*INSTRUCTION*
Rewrite the stretch of entries from the line containing "This visual record" through the line containing "1240 centimetres", replacing "mowed grass" with "cut grass" and leaving everything else unchanged. Return only that stretch.

*Stored data entries*
......

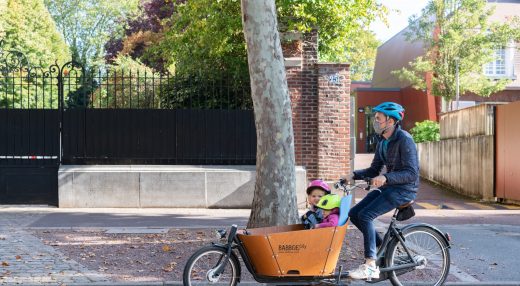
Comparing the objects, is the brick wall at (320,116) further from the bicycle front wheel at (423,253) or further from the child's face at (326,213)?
the child's face at (326,213)

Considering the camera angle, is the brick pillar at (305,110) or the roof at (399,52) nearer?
the brick pillar at (305,110)

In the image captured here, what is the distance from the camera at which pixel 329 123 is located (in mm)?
14336

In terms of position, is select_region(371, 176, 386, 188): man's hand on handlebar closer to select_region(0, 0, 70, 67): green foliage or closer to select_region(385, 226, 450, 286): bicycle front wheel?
select_region(385, 226, 450, 286): bicycle front wheel

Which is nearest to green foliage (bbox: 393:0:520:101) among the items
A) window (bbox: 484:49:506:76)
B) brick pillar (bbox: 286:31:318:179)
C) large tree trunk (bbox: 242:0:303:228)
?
window (bbox: 484:49:506:76)

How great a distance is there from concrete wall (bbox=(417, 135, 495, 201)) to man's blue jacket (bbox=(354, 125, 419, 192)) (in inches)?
452

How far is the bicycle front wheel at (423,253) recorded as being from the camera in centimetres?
676

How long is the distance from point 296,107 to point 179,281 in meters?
7.48

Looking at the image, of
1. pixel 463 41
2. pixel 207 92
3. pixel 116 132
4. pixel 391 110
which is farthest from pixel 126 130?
pixel 463 41

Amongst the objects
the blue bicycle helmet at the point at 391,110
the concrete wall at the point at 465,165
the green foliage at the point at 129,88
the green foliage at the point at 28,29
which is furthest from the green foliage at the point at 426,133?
the blue bicycle helmet at the point at 391,110

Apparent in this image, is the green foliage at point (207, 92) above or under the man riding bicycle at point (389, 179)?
above

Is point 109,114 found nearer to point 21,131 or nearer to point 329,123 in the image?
point 21,131

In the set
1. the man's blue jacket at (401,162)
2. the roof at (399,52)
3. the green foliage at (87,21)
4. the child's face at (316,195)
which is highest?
the green foliage at (87,21)

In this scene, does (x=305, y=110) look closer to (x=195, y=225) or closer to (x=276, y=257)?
(x=195, y=225)

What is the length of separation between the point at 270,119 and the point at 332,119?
5.89 metres
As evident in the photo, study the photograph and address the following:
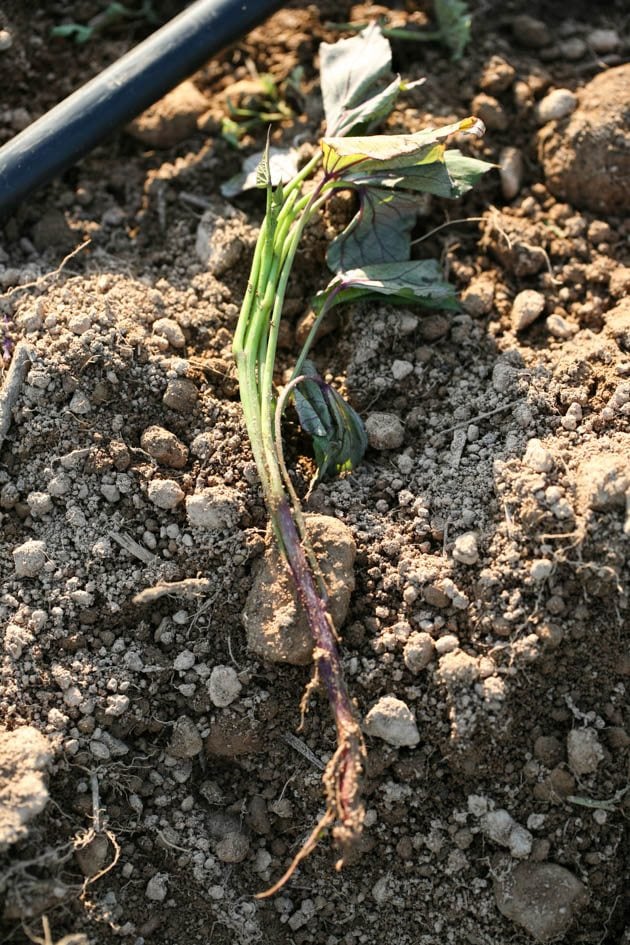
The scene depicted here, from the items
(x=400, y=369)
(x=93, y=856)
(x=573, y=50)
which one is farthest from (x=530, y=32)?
(x=93, y=856)

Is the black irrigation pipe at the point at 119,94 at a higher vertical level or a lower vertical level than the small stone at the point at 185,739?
higher

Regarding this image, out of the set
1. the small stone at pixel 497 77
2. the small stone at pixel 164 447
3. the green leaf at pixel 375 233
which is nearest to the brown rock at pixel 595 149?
the small stone at pixel 497 77

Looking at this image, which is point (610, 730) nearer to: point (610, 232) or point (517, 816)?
point (517, 816)

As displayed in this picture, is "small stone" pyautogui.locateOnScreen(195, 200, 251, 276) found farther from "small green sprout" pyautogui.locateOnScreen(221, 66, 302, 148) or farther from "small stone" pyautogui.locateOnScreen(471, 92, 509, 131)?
"small stone" pyautogui.locateOnScreen(471, 92, 509, 131)

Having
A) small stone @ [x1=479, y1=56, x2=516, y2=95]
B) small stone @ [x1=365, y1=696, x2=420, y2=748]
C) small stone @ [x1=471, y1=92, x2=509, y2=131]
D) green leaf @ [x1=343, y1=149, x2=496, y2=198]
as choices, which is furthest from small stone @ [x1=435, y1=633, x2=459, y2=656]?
small stone @ [x1=479, y1=56, x2=516, y2=95]

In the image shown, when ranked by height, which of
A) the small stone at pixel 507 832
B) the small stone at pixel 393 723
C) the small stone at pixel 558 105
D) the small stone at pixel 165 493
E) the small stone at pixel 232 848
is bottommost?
the small stone at pixel 507 832

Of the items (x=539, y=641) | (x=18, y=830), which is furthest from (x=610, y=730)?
(x=18, y=830)

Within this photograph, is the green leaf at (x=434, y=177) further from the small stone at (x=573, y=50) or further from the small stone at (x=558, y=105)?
the small stone at (x=573, y=50)
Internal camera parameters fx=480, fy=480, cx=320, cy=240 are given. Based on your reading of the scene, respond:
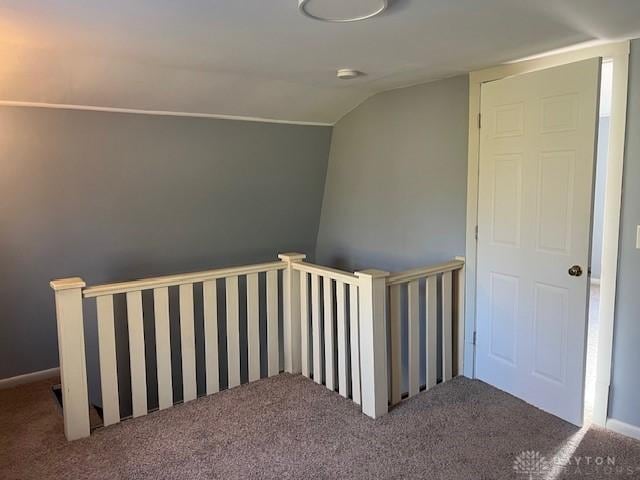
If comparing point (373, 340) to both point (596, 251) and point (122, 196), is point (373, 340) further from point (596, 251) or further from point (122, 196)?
point (596, 251)

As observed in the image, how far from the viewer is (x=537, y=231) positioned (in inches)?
112

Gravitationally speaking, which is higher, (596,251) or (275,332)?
(596,251)

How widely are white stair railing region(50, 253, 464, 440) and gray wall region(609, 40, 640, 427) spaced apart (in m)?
0.99

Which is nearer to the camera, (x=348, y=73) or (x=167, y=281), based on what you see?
(x=167, y=281)

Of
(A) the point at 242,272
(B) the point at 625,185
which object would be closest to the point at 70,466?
(A) the point at 242,272

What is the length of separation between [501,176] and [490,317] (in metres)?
0.92

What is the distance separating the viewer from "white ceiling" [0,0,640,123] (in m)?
1.92

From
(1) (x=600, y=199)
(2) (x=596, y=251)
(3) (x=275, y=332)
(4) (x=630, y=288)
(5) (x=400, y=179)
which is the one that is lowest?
(3) (x=275, y=332)

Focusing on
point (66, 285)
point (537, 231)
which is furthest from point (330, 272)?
point (66, 285)

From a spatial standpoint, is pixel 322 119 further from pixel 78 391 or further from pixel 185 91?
pixel 78 391

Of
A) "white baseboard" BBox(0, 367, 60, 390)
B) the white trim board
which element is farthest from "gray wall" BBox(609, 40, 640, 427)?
"white baseboard" BBox(0, 367, 60, 390)

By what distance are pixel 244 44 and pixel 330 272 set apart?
1.41m

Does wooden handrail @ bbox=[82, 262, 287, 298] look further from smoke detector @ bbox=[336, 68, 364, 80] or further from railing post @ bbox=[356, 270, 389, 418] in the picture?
smoke detector @ bbox=[336, 68, 364, 80]

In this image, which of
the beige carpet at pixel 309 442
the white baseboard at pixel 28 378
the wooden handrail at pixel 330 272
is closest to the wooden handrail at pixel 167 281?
the wooden handrail at pixel 330 272
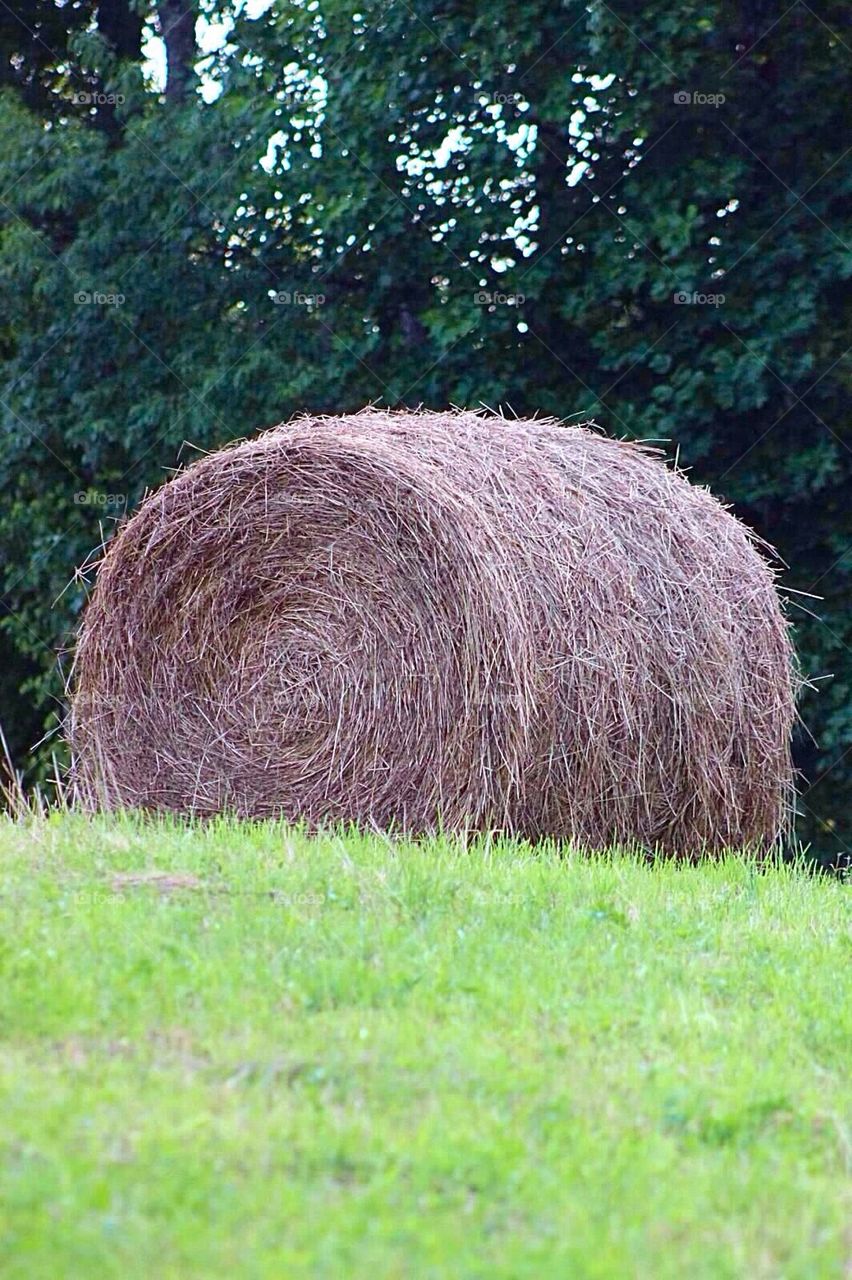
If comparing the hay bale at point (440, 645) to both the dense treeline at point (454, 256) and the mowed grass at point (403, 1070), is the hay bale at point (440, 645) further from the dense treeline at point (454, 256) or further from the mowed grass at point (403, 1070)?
the dense treeline at point (454, 256)

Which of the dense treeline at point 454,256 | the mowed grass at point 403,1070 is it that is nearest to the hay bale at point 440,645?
the mowed grass at point 403,1070

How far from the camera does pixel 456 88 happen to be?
488 inches

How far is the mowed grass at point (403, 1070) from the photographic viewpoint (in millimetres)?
2771

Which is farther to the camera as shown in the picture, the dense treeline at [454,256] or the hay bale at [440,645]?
the dense treeline at [454,256]

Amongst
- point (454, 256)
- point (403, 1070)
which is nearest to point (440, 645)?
point (403, 1070)

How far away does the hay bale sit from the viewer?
6840mm

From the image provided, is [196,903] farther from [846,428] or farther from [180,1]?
[180,1]

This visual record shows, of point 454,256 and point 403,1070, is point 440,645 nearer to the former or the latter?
point 403,1070

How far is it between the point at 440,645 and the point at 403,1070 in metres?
3.52

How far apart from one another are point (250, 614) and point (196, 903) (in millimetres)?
3030

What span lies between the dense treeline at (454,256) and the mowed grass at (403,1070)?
6107 millimetres

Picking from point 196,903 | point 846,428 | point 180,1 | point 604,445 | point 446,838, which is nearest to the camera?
point 196,903

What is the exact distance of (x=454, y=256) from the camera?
1240 centimetres

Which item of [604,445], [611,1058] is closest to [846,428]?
[604,445]
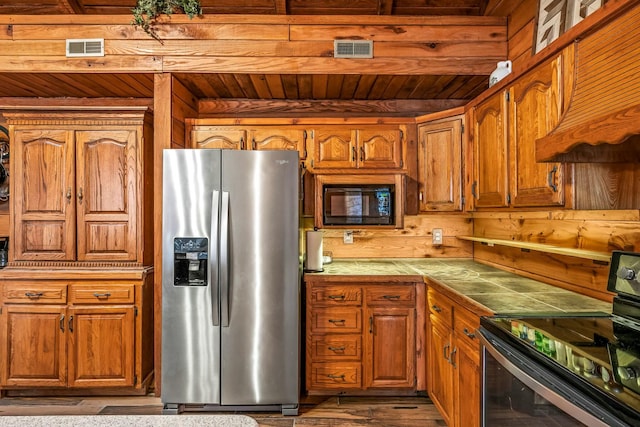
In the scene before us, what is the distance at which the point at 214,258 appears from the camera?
2.42 meters

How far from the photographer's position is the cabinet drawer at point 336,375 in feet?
8.70

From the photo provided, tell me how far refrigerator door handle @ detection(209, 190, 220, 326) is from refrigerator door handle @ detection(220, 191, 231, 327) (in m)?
0.03

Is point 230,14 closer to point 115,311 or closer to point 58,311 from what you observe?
point 115,311

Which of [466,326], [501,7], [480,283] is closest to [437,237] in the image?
[480,283]

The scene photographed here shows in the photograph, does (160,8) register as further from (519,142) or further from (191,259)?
(519,142)

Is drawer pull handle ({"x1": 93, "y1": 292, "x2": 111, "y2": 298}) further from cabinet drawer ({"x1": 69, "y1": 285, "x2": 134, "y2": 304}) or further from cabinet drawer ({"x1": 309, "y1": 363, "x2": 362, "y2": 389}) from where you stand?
cabinet drawer ({"x1": 309, "y1": 363, "x2": 362, "y2": 389})

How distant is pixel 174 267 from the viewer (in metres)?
2.46

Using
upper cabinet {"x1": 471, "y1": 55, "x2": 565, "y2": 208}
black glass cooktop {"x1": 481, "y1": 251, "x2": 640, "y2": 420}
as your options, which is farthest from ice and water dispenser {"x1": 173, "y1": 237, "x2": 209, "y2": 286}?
upper cabinet {"x1": 471, "y1": 55, "x2": 565, "y2": 208}

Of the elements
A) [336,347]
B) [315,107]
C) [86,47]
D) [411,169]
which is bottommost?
[336,347]

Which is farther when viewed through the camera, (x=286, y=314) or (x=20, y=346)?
(x=20, y=346)

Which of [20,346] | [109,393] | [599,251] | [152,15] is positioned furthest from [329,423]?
[152,15]

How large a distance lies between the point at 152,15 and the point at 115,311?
205 cm

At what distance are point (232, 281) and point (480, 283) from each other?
1.57m

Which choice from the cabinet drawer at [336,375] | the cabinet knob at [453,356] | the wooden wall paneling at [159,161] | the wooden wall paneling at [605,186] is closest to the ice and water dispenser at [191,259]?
the wooden wall paneling at [159,161]
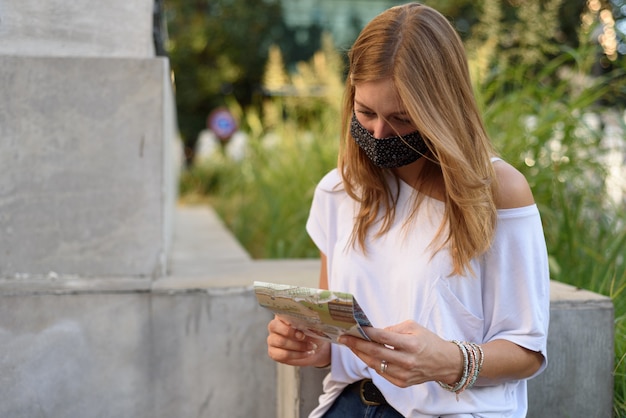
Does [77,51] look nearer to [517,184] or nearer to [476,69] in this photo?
[517,184]

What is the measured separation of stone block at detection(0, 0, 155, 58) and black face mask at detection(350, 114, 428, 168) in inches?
44.8

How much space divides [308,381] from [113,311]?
682mm

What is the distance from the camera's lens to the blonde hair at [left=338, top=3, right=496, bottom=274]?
68.5 inches

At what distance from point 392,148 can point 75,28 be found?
4.38 ft

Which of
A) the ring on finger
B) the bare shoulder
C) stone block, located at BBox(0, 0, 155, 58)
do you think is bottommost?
the ring on finger

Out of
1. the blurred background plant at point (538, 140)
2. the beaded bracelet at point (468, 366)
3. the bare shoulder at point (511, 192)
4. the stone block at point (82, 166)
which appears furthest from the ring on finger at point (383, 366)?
the stone block at point (82, 166)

......

*RIGHT ANSWER*
This visual record shows, of point 454,256 and point 403,1070, is point 440,645 nearer to the former or the latter?
point 403,1070

How far is it between the point at 440,645 and the point at 403,1070 in metres?
3.52

How far apart from one another are point (250, 614) and point (196, 903) (in millimetres)?
3030

What span lies between the dense treeline at (454,256) and the cut grass at (403,1070)?
6107 millimetres

Picking from point 196,903 | point 846,428 | point 180,1 | point 604,445 | point 446,838, which is nearest to the camera?
point 196,903

What is the exact distance of (x=454, y=256) from the camera?
1240 centimetres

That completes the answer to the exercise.